My last deployment was in late 2001 when I went to help out in Operation Enduring Freedom. For people that have never been isolated in a deployment, it's always odd to hear the news going on in the US since you're a world away. One of the worst things was to hear about all the people protesting the war. Now, I know that as a military member, one of the things we're supposed to be protecting is freedom. It's a really crappy feeling to be doing a job, though, and then see that people are protesting your job. People in the US can continue their mantra about "we're protesting the war, but we support the troops" all they want, but, at least in my eyes, I didn't see the distinction. Basically, the message of the protests is that I'm wasting my time and what I'm doing is worth nothing. It was really disappointing to hear during OEF and I started avoiding reading most news. I'm guessing I'll have to do that for this deployment, too.
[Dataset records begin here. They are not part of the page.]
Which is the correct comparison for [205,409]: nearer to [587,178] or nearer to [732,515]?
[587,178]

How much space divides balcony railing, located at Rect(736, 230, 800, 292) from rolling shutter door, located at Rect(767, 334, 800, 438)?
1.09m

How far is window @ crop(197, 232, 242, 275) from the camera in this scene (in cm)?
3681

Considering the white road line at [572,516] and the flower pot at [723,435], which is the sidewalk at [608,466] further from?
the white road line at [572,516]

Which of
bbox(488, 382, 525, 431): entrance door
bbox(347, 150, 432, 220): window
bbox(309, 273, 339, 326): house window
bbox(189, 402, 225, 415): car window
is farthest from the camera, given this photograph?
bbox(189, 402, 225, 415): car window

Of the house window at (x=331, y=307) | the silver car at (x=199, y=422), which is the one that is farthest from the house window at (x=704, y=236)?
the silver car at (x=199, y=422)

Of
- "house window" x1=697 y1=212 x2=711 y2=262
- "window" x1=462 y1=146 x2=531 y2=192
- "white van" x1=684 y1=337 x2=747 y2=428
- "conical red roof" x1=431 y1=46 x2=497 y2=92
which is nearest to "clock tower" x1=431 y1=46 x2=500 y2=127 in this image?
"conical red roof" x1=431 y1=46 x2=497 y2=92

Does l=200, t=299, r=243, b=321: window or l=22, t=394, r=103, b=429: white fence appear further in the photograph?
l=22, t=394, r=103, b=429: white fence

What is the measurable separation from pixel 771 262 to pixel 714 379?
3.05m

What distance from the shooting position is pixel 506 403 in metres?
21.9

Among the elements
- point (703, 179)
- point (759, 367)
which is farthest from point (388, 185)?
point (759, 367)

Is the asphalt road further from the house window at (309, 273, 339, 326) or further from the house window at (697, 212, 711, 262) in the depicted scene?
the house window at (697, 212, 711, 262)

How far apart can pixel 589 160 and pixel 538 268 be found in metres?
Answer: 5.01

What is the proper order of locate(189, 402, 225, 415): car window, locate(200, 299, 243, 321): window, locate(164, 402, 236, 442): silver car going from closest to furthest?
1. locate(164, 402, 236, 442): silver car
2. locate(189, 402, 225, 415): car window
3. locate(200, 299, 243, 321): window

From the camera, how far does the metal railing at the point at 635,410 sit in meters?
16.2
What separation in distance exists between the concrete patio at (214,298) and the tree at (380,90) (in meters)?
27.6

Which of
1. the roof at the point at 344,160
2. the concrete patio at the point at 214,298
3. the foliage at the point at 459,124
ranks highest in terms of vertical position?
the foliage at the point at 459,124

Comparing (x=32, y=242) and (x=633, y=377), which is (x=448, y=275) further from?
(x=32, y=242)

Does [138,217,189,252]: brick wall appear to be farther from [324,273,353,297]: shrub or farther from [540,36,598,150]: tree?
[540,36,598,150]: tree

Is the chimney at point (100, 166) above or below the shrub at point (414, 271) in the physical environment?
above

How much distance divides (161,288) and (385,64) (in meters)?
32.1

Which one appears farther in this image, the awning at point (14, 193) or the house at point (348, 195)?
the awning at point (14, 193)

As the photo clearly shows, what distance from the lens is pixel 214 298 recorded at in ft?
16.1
In any case, back to my original topic, I've come to really appreciate all the people around me and how much support they give me. I'm sorry that it's taken me so long to realize it, but I guess it's better late than never. If you're one of those people, thank you so much!

Friday, July 6, 2007


It seems like the hits just keep on coming. I'm a Reservist being recalled back to active duty, which is fine since it's my duty and it's the right thing to do. I just wish the transition would go a little more smoothly. I found out today that even though I'm going back on active duty next week, I don't report to Iraq until late Oct. So, I'll be spending about three months sitting around my main duty station in SC. Going back on duty and getting deployed isn't too bad, but what it's taking to get there is such a pain. I'm still working on packing since I've got to pack for being away a year. At least, I'll be in the desert for the winter, so no snow or ice for me. (Winter in the States is the rainy season over there, though. I've been through it before. Nothing worse than tracking around wet sand when you're living in a tent!) I guess I'll just have to keep on praying that things go okay.